━━━━━ PASSAGE SHOWN ━━━━━
Perhaps the best description of leaders using autonomy to motivate employees is from Daniel Pink in his New York Times bestselling book, Drive (Pink 2009). Pink makes the case that one of the most effective ways to motivate people is by giving them as much autonomy as possible. People who get to make their own decisions as to how they are going to do their jobs, will do a much better job. They will be more engaged and prouder of their accomplishment.  Lao Tzu said, “Of the best of leaders, when the task is done, the people say, ‘We did it ourselves” (Heider 1997). Conversely, if people are told what to do and how to do it, they will probably comply, but they will not be committed and will only do the minimum required. 

 

 

A new study (Maran et al. 2022) concurs with Pink on the effect of autonomy on job engagement. They posit that employees, given a high degree of autonomy, are more engaged, higher performers, and better decision makers. When employees are given autonomy, once vision is set, they develop a clearer understand of their goals, and align their decisions with the organization’s vision and goals. And just getting to practice making decisions makes them better decision makers: “This granting autonomy acts as a vitamin for goal achievement” (p. 147). 

 

The Texas House of Representatives Investigative Report on the Robb Elementary Shooting report was published on July 17, 2022 (Texas House of Representatives Investigative Report on the Robb Elementary Shooting 2022). The report cites numerous failures and mistakes by numerous people. This paper will point out only the failures of leadership cited in the report. The report noted several high-ranking law enforcement personnel who exhibited a shocking lack of leadership.  It reported that among the first law enforcement people to arrive at Robb Elementary were Uvalde School District Chief of Police, Peter Arredondo; Uvalde Police Department Acting Chief of Police, Lt. Mariano Pargas; and Uvalde Police Department SWAT Commander, Staff Sgt. Canales. Lt. Pargas told the committee that he and Chief Arredondo never communicated with each other. Staff Sgt. Canales was one of three officers seen in surveillance video approaching the door to classroom 112, where the shooter was. When the shooter shot through the wall the three officers ran away. This was at 11:37 AM. It was 12:50 PM when a U.S. Border Patrol Tactical Team (BORTAC) made entry and confronted the shooter. As Staff Sgt. Canales was exiting the building he was heard to say, “we got to get in there” (p.58). He then helped other officers evacuating children from other classrooms. Cable News Network (CNN) aired a special on August 7, 2022, What Really Happened in Uvalde (CNN 2022). It showed Texas Governor Gregory Abbott at a news conference 24 hours after the shooting saying the law enforcement officers at Uvalde saved lives by running towards the gunfire. There was also video of Staff Sergeant Canales and two other officers running away from classroom 112 when the shooter shot through the wall. 

 

The report states that “The general consensus of witnesses interviewed by the Committee was that officers on the scene assumed that Chief Arredondo was in charge or that they could not tell that anyone was in charge of a scene described by several witnesses as chaos and a ‘cluster’.” 

 

INTERVIEW WITH CHIEF JACQUELINE SEABROOKS 

On 7/30/22 I interviewed retired police chief, Jacqueline Seabrooks. The police department she was chief of at the time had a mass shooting in 2013 (CNN 2013), that by all accounts, even though 5 people died, was a hugely successful law enforcement response. This shooting started at a residential house in the city and ended at the local community college. During her 37-year career Seabrooks was police chief of two different medium size Southern California police departments. She retired from the department where the mass shooting occurred and was chief of the other department for five years. Due to a disastrous law enforcement response to some civil unrest and mass looting in May 2020 (Los Angeles Magazine 2020) she was asked to return to that department where the mass shooting occurred as interim chief for a year.
━━━━━ STORED RECORDS ━━━━━
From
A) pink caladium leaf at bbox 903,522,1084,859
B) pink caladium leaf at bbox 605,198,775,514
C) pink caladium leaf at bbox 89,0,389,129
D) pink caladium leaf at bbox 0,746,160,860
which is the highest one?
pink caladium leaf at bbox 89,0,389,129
━━━━━
| WHAT IS ASKED |
1) Write out the part of the leadership passage that begins at the words "Perhaps the best" and stops after the words "the minimum required.".
2) Translate this sentence from the leadership passage into Spanish: "The report cites numerous failures and mistakes by numerous people."
3) Write what comes next in the leadership passage, picking up after its last sentence.
Nothing in the data entries is needed for this work.

| ANSWER SET |
1)
Perhaps the best description of leaders using autonomy to motivate employees is from Daniel Pink in his New York Times bestselling book, Drive (Pink 2009). Pink makes the case that one of the most effective ways to motivate people is by giving them as much autonomy as possible. People who get to make their own decisions as to how they are going to do their jobs, will do a much better job. They will be more engaged and prouder of their accomplishment.  Lao Tzu said, “Of the best of leaders, when the task is done, the people say, ‘We did it ourselves” (Heider 1997). Conversely, if people are told what to do and how to do it, they will probably comply, but they will not be committed and will only do the minimum required.

2) El informe cita numerosas fallas y errores cometidos por numerosas personas.

3)
 

The questions I asked Seabrooks about her experiences of being the Chief of Police and having the ultimate responsibility for a successful law enforcement response to a mass shooting were: (1) What about your and your staff’s leadership helped make the response to this incident so successful? and (2) What did you learn about leadership from your involvement in this incident? 

 

 Seabrooks mentioned the nationally used Incident Command System (ICS) (ICS 2022) that was immediately put into place when the incident started. This system facilitated several organizations to seamlessly work together under a single command structure. Seabrooks cited an interaction she had with a captain from her department who, in accordance with the ICS system, had declared himself the Incident Commander. (She said that every member of her department is regularly and thoroughly trained in ICS.) She arrived at the incident command post and the captain asked her if she was assuming command. After getting a quick briefing on the situation, she replied, “Certainly not, carry on.” In other words, Seabrooks reinforced in this person that he had the autonomy to continue making decisions about the incident. She was telling him that she trusted him and his competence to do what was needed to successfully carry out their mission. She told me that the people carrying out the mission did not need her sticking her nose into everything. She said that leadership is giving her people what they need, staying out of their way, and being available if they have any questions. Seabrooks said that as a leader she believes that hiring the right people and then trusting them to effectively do their jobs makes for engaged and committed employees at all levels, who are not afraid to lead and make decisions. She said that it appeared that members of law enforcement in Uvalde were not talked about as leaders or told that everyone in an organization can and should be a leader.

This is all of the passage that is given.